• Problem description: Retype the passage from the obituary of William Campbell exactly as it appears, starting at "Scores of letters" and ending at "occupations for William.".

Campbell, William (1833-1908)

Primitive Methodist Magazine 1909
William Campbell and Ann from the family album of William Atkinson
Supplied by Patricia Wales

Transcription of Obituary published in the Primitive Methodist Magazine by A.J.C.

Shotley Bridge Society and Circuit have sustained an immense loss by the death of William Campbell, on November 5th, in his seventy-sixth year. A large and representative gathering assembled at his interment, the service being conducted by Rev. Thomas Elliott (Shildon), assisted by Revs. E.B. Storr and J. Rutherford.

A man of unobtrusive habits, gentle, generous, kindly, a helper of every good cause, he had yet a busy brain and a wide outlook on life. His devotion to duty was conspicuous. He shirked no toil however irksome, and it is questionable whether the beautiful sanctuary at Shotley Bridge would have been built but for his tireless, self-sacrificing labours. For that church he lived, and he loved it to the day of his death. He loved the young, and as Sunday School superintendent, teacher of the young women’s class, and president of the Endeavour he was in his element. He was foremost in all the schemes and plans of the young for the church’s welfare. He radiated kindness and sunshine, and men were irresistibly drawn to him. 

His home life was full of charm. For fifty years his house was the preachers’ home; “its gates were open continually,” and there a gracious and generous hospitality was dispensed. Says one of his sons, “The whole family of us were won to God by two things—a bright, cheerful, self-sacrificing, devoted mother, and a father’s wooing tenderness and ever-watchful solicitude.”

Scores of letters have been received by his widow, witnessing to the unfailing kindness, gentleness and sweetness of his home life. “Listen! I hear them singing!” he said to his watching wife, as he lay calmly expectant, with a strange, far-away look in his eyes. No sound came to other ears save the roar of the street, but he heard the beating of angels’ wings and the songs of angels as they came that Monday morning at 9.30, and carried him home. Farewell father, “till the day breaks, and the shadows flee away!”


William was born abt1833 at Hexham, Northumberland, to parents John, a cartwright (1851), and Isabella. He was baptised on 11 May 1833 at Hexham.

Census returns identify the following occupations for William.

  • 1851 apprentice joiner
  • 1861 joiner
  • 1871 joiner
  • 1881 joiner paper mill
  • 1891 foreman joiner
  • 1901 foreman joiner

He married Ann Wardhaugh (1833-1910) in late 1857 in the Durham Registration District, Co. Durham. Census returns and birth records identify six children.

  • Alfred John Campbell (1858-1931) – a PM minister
  • Edward  (1860-1924) a journeyman blacksmith (1881); later a PM minister
  • William (b1862) – a railway clerk (1881); a commercial book-keeper (1901)
  • Isabella (b1866)
  • Richard (b1869) – a building society clerk (1891)
  • Elizabeth Jane (1874-1879)

William died on 5 November 1908 at Shotley Bridge, Co. Durham.

• Dataset excerpt:
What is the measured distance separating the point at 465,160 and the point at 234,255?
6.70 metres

• Result for this task:
Scores of letters have been received by his widow, witnessing to the unfailing kindness, gentleness and sweetness of his home life. “Listen! I hear them singing!” he said to his watching wife, as he lay calmly expectant, with a strange, far-away look in his eyes. No sound came to other ears save the roar of the street, but he heard the beating of angels’ wings and the songs of angels as they came that Monday morning at 9.30, and carried him home. Farewell father, “till the day breaks, and the shadows flee away!”


William was born abt1833 at Hexham, Northumberland, to parents John, a cartwright (1851), and Isabella. He was baptised on 11 May 1833 at Hexham.

Census returns identify the following occupations for William.